Question
Explain why you cannot add or subtract fractions with unlike denominators while you can add or subtract fractions with like denominators. Include one or more real-world examples in your explanation.(2 points)
You cannot add or subtract fractions with unlike denominators because the denominators represent the number of equal parts into which a whole is divided. When the denominators are different, it means that the fractions are representing a different number of equal parts.
For example, if you have a cake divided into 4 equal parts, each part is represented by the fraction 1/4. Now, suppose you have another cake divided into 6 equal parts, each part is represented by the fraction 1/6. These two fractions have unlike denominators because they represent a different number of equal parts. Therefore, you cannot add or subtract these fractions directly because you would be trying to combine parts that are not the same size.
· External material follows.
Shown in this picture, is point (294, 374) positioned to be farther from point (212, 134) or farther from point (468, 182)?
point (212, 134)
On the other hand, when you have fractions with like denominators, it means that they are representing an equal number of equal parts. In this case, you can add or subtract fractions by simply adding or subtracting the numerators while keeping the denominator the same.
For example, let's say you have a pizza divided into 8 equal slices, and you eat 3 slices represented by the fraction 3/8. If later on, you eat 2 more slices, you can represent that as the fraction 2/8. Since the denominators are the same, you can add these two fractions by adding the numerators to get 3/8 + 2/8 = 5/8. This tells you that you have eaten a total of 5 out of the 8 equal slices.
In summary, you cannot add or subtract fractions with unlike denominators because they represent a different number of equal parts. However, you can add or subtract fractions with like denominators because they represent the same number of equal parts.